PROBLEM REQUIREMENTS =>
Locate the line containing "How far from the camera can" in the data below. Reproduce it and every following line up to the end, exactly as given.

+--

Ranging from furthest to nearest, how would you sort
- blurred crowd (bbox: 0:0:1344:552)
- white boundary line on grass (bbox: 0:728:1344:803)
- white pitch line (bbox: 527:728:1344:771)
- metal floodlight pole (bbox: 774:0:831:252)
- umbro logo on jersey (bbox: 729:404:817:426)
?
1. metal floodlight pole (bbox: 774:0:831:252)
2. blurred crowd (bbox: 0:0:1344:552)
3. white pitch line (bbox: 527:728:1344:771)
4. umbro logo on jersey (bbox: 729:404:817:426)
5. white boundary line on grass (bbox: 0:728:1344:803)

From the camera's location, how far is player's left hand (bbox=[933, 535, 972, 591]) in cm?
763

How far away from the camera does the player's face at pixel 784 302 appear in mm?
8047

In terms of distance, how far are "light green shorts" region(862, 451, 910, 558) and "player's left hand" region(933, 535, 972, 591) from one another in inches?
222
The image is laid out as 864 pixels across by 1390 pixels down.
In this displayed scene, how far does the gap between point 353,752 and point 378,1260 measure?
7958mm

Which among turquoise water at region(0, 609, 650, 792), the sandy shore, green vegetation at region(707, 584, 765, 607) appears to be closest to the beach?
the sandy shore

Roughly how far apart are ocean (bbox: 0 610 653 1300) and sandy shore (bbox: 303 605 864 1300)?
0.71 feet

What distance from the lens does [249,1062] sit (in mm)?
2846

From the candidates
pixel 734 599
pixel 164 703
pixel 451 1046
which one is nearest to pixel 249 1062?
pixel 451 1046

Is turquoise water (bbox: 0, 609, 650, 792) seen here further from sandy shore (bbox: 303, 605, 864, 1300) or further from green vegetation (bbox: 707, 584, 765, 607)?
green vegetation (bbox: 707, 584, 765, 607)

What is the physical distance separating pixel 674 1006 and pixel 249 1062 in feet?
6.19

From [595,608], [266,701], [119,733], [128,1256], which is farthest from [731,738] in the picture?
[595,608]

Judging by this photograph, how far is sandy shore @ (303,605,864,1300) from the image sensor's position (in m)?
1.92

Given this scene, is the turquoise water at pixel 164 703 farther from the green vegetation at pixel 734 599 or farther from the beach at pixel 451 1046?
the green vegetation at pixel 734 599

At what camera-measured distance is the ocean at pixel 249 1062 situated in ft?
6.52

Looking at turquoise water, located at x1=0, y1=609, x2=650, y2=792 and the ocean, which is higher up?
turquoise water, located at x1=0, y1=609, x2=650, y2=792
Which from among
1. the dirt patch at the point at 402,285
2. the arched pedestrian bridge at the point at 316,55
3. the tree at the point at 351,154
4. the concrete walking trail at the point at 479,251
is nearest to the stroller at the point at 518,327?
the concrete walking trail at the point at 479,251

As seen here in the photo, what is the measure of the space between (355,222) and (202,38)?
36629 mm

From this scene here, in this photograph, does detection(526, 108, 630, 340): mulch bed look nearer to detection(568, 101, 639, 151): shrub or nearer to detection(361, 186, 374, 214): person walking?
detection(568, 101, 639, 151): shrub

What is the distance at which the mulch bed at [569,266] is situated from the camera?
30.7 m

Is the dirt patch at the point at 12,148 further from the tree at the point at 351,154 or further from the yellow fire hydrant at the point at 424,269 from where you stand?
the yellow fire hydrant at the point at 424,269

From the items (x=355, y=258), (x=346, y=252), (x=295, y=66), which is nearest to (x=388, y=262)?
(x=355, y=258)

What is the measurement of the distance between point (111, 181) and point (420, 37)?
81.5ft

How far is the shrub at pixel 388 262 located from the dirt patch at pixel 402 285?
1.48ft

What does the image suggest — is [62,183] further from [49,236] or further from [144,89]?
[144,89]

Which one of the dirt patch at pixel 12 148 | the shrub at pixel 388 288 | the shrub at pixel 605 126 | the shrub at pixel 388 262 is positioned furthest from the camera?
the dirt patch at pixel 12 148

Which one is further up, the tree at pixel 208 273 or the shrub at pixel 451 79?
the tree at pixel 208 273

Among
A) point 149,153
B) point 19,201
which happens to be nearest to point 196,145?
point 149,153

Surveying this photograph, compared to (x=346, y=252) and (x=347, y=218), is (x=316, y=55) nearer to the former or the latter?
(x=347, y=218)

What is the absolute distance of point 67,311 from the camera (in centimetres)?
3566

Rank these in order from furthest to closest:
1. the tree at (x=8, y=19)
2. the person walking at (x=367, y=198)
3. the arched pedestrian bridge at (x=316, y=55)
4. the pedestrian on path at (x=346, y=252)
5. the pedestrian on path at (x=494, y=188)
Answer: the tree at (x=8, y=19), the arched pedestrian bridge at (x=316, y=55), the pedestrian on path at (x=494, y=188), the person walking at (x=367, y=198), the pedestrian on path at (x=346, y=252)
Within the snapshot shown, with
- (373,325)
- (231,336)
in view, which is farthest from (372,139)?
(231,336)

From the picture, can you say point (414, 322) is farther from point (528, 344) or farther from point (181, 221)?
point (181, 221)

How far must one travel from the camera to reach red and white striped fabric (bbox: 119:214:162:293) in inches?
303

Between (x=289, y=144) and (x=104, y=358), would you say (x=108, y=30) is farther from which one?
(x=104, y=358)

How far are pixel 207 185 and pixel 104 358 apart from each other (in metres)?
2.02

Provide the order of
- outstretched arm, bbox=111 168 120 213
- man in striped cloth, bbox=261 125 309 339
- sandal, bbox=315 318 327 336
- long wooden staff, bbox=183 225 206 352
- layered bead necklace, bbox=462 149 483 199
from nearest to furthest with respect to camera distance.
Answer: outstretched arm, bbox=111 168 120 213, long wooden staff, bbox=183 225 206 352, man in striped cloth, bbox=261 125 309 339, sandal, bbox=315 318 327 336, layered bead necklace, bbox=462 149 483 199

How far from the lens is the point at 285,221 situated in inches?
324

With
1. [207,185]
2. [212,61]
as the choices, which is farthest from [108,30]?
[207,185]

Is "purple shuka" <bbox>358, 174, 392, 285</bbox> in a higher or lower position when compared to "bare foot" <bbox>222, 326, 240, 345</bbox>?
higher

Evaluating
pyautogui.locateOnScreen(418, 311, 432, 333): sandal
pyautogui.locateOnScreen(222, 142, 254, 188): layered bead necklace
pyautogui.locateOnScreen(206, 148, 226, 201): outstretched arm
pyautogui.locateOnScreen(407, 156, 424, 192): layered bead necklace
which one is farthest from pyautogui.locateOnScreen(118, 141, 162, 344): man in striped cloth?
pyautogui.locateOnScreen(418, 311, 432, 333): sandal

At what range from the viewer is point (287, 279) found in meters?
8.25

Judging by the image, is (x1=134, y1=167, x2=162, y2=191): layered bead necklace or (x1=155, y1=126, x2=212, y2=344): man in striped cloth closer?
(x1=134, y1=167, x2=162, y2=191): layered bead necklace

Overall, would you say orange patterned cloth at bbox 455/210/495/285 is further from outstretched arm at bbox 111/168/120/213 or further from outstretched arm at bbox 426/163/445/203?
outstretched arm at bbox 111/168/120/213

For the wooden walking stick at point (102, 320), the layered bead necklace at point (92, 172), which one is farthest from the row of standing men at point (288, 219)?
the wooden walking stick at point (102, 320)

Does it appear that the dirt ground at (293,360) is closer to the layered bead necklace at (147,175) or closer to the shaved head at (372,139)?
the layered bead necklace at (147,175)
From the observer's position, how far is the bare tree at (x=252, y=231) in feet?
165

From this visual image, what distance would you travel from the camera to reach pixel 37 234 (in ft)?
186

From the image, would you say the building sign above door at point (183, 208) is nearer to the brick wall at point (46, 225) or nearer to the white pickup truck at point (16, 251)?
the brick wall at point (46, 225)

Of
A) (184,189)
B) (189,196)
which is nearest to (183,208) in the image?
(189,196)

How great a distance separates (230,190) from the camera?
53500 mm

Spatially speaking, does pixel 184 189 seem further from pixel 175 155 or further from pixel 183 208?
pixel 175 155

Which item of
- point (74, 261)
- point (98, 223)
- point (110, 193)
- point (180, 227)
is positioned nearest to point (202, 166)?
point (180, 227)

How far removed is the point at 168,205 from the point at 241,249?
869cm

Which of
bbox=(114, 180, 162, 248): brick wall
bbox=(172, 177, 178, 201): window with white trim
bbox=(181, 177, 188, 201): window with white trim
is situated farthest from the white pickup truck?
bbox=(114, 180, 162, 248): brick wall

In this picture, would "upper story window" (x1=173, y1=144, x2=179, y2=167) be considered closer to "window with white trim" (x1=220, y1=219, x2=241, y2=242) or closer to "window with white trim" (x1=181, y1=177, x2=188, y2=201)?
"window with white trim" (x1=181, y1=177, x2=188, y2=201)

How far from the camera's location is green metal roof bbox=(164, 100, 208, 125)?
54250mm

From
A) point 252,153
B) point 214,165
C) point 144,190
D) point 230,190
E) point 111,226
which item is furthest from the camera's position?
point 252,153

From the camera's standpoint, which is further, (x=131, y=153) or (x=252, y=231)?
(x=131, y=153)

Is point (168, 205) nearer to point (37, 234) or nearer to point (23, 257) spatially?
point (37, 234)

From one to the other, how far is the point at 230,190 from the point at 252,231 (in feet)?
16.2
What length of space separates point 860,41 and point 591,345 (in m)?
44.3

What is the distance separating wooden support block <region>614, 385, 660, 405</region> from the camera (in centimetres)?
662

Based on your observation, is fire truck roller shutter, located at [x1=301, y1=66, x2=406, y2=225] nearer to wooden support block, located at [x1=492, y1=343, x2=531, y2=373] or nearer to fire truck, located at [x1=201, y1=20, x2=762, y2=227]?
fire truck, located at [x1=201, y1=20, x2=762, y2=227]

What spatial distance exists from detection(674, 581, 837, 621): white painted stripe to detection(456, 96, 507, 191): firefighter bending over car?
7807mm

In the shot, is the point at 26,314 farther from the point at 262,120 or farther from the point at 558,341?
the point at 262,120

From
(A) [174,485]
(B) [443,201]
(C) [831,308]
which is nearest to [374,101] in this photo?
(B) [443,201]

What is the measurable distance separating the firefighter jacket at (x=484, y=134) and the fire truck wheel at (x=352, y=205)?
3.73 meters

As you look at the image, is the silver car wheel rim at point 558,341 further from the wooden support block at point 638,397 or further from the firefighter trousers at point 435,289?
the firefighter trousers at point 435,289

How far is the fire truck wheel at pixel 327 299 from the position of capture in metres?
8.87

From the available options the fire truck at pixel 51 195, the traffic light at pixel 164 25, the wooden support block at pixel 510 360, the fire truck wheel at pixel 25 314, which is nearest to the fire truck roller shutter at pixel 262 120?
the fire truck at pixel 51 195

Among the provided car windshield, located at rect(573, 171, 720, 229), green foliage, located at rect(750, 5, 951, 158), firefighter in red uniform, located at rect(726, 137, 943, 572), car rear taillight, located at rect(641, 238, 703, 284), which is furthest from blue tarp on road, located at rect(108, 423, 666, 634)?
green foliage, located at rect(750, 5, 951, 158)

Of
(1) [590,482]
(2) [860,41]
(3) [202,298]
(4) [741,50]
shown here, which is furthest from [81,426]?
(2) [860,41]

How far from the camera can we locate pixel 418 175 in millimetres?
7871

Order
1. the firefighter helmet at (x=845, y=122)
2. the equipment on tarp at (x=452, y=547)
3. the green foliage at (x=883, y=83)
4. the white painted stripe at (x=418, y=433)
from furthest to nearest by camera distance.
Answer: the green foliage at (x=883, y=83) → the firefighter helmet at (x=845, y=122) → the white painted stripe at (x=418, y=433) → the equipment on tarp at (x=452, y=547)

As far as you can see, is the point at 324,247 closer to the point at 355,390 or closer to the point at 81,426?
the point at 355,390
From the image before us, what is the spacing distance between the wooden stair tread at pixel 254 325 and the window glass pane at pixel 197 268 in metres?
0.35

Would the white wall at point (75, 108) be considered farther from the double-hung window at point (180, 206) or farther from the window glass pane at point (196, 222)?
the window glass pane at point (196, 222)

+--

IN RESPONSE =>
How far from the camera can we locate pixel 418 175 in millimetres?
7871

Order
1. the firefighter helmet at (x=845, y=122)
2. the equipment on tarp at (x=452, y=547)
3. the green foliage at (x=883, y=83)
4. the white painted stripe at (x=418, y=433)
from furthest to nearest by camera distance.
Answer: the green foliage at (x=883, y=83) → the firefighter helmet at (x=845, y=122) → the white painted stripe at (x=418, y=433) → the equipment on tarp at (x=452, y=547)

As far as you can see, is the point at 324,247 closer to the point at 355,390 or closer to the point at 81,426?
the point at 355,390
From the image before us, what is the spacing distance between the wooden stair tread at pixel 254 325 and the window glass pane at pixel 197 268 in metres?
0.35

Would the white wall at point (75, 108) be considered farther from the double-hung window at point (180, 206) or farther from the window glass pane at point (196, 222)?
the window glass pane at point (196, 222)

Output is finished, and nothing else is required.